In [2]:
!pip install transformers

Looking in indexes: https://pypi.org/simple, https://us-python.pkg.dev/colab-wheels/public/simple/


In [1]:
import gc
import random
import torch
from numpy import asarray, ndarray, nonzero
from pandas import DataFrame, read_csv
from transformers import AutoModel, AutoTokenizer, BatchEncoding, PreTrainedModel, PreTrainedTokenizer

In [2]:
def clear_cache():
    gc.collect()
    torch.cuda.empty_cache()
clear_cache()

In [3]:
CUDA = torch.device("cuda:0" if torch.cuda.is_available() else "cpu")
CPU = torch.device("cpu")

Seeds are set according to the IndoBERT paper (https://arxiv.org/pdf/2009.05387)

In [4]:
# set random seeds
seed = 42
random.seed(seed)
torch.manual_seed(seed)

<torch._C.Generator at 0x7f686936c5f0>

# 0. Set Up and Mount Google Drive

To run this notebook, please do the following first:
1. Create a folder called `NLP` in your own Google Drive.
2. Copy everything from the following link (https://drive.google.com/drive/folders/1prXBSo990_33GJbsntehgl-FFSPeX7EB?usp=sharing) into your `NLP` folder. Make sure that the folder structure remains unchanged.
3. Mount your Google Drive into Colab.

# 1. Download the Transformer

In [5]:
transformer_url: str = "indobenchmark/indobert-base-p2"
tokenizer: PreTrainedTokenizer = AutoTokenizer.from_pretrained(transformer_url)
transformer: PreTrainedModel = AutoModel.from_pretrained(transformer_url).to(CUDA)

# 2. Load and Examine the Data

In this section, we will:
- load the training and testing data,
- determine what kinds of data preprocessings are we going to do,
- store the data as PyTorch `Dataset` objects,
- prepare `DataLoader`s for each `Dataset`.

## 2.1. Load the Data

*To load the data, you need mount your Google Drive into Colab.*

The file `train.csv` is our training data, while `test.csv` is our testing data.
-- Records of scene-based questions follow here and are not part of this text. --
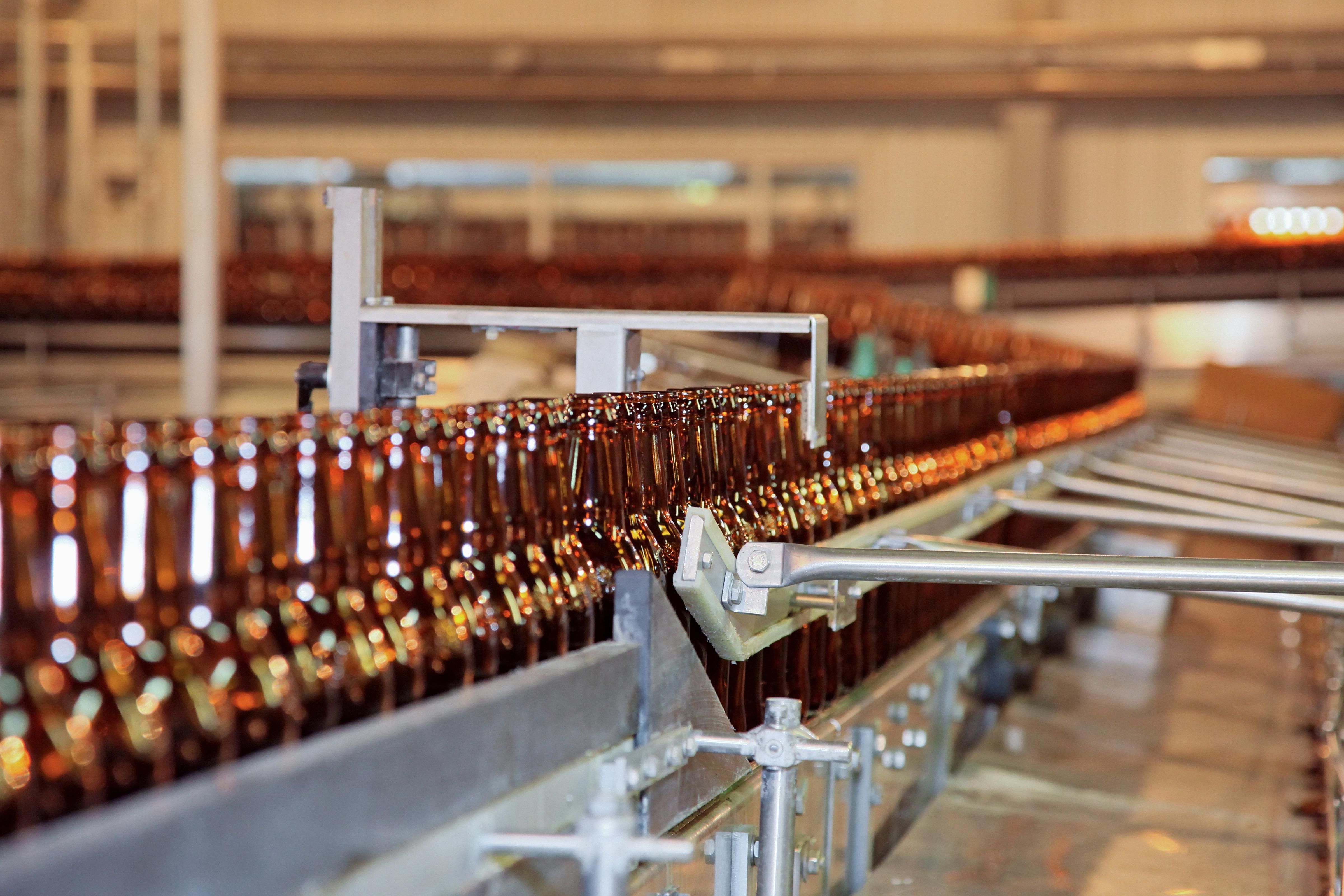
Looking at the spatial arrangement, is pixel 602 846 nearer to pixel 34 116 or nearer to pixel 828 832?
pixel 828 832

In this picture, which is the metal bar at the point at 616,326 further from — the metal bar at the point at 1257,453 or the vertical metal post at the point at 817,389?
the metal bar at the point at 1257,453

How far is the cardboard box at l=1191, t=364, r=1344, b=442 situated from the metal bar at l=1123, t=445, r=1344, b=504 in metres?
2.41

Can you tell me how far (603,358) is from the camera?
5.57ft

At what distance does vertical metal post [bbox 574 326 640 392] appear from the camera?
1.69 metres

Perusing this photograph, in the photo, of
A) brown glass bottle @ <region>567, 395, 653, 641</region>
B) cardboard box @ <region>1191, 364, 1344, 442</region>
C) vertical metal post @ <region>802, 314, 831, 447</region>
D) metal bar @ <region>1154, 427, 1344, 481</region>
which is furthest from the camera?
cardboard box @ <region>1191, 364, 1344, 442</region>

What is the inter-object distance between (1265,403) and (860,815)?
13.7 ft

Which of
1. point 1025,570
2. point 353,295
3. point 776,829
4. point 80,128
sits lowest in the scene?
point 776,829

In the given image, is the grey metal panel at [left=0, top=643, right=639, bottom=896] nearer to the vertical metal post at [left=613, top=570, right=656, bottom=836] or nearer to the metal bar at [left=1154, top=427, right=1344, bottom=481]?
the vertical metal post at [left=613, top=570, right=656, bottom=836]

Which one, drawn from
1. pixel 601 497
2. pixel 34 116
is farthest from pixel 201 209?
pixel 34 116

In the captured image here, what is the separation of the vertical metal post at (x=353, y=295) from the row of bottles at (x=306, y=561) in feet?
2.21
Also, classification labels are stored separately in the file `labels.txt`.

We will load all 3 files.

In [6]:
train_df: DataFrame = read_csv("/content/drive/MyDrive/NLP/data_worthcheck/train.csv", index_col=0)
test_df: DataFrame = read_csv("/content/drive/MyDrive/NLP/data_worthcheck/test.csv")
with open("/content/drive/MyDrive/NLP/data_worthcheck/labels.txt") as f:
    labels: list = f.readlines()
labels: ndarray = asarray([line.rstrip("\n") for line in labels])

In [7]:
train_df

Unnamed: 0,text_a,label
0,betewe buka twitter cuman ngetweet liat home b...,no
1,mas piyuuu mugo2 corona tuh mulut tersumpal ma...,no
2,e100ss gini buka informasi sejelas nya identit...,yes
3,neng solo wes ono terduga corona cobo neng ati...,no
4,midiahn nii akun gak takut takut nya isu coron...,no
...,...,...
21596,depok panas ga karuan kereta sampe pasming huj...,no
21597,oxfara arie kriting yg lebi goblo nya orang ke...,no
21598,virus corona menyaba depok cuci tangan makan n...,no
21599,mata sipit tinggal depok udah abis dah bahan c...,no


In [8]:
test_df

Unnamed: 0,text_a,label
0,jek dajal ga depok bang,no
1,detikcom untung depok masuk wilayah nya ridwan...,no
2,df dom jakarta depok yg gunain vc cabang nya c...,no
3,your2rl depok jkt,no
4,doakan indonesia selamat virus corona pkb depo...,yes
...,...,...
2795,ku tenang2 bae ku sih ya corona nya ga depok k...,no
2796,guru hati hati ya virus corona uda indonesia t...,yes
2797,4 terawan menyebut virus corona indonesia terd...,yes
2798,realffk buhari can t pronounce corona virus,no


In [9]:
labels

array(['no', 'yes'], dtype='<U3')

## 2.2. Determine What Kinds of Data Preprocessings Are We Going To Do

### 2.2.1. Encode labels

The labels are 'no' and 'yes'. We will encode 'no' as 0, and 'yes' as 1.

In [10]:
def encode_label(labels, label) -> int:
    return nonzero(labels == label)[0][0]

In [11]:
for label in labels:
    print(f"- {label} -> {encode_label(labels, label)}")

- no -> 0
- yes -> 1


Perfect.

### 2.2.2. Tokenized Text Truncation/Padding

Next, we need to know the max length of our **tokenized** texts.

In [12]:
print("Longest tokenized text length:")
print(f"- train.csv: {train_df['text_a'].map(lambda x: tokenizer(x, return_tensors='pt').input_ids.size()[1]).max()} tokens")
print(f"- test.csv: {test_df['text_a'].map(lambda x: tokenizer(x, return_tensors='pt').input_ids.size()[1]).max()} tokens")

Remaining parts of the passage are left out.